**Problem to solve**
If a line in the records below holds the string "Image", count it; give only the total.
───── Records supplied ─────
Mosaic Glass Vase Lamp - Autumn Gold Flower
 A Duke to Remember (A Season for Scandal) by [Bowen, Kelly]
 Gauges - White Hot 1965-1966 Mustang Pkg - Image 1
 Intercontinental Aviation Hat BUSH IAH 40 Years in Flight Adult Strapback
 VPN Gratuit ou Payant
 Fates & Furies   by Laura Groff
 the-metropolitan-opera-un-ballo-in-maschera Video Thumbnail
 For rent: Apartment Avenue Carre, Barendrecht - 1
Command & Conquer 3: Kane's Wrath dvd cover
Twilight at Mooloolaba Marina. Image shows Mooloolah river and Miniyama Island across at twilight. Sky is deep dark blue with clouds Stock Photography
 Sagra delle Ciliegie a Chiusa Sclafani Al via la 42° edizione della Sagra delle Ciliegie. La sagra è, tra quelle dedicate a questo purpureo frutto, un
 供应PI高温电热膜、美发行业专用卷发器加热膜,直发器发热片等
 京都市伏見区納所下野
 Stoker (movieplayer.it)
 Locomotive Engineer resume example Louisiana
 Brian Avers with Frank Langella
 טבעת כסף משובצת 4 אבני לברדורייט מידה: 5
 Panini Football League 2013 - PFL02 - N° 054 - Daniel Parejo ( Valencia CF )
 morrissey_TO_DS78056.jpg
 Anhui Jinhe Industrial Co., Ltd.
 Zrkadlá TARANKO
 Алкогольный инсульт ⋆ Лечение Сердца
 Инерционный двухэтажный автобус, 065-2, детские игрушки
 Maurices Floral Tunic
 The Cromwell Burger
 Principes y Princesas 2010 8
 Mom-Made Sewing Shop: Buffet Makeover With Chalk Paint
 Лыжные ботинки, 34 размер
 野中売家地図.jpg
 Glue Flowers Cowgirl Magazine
─────
**Result of this task**
2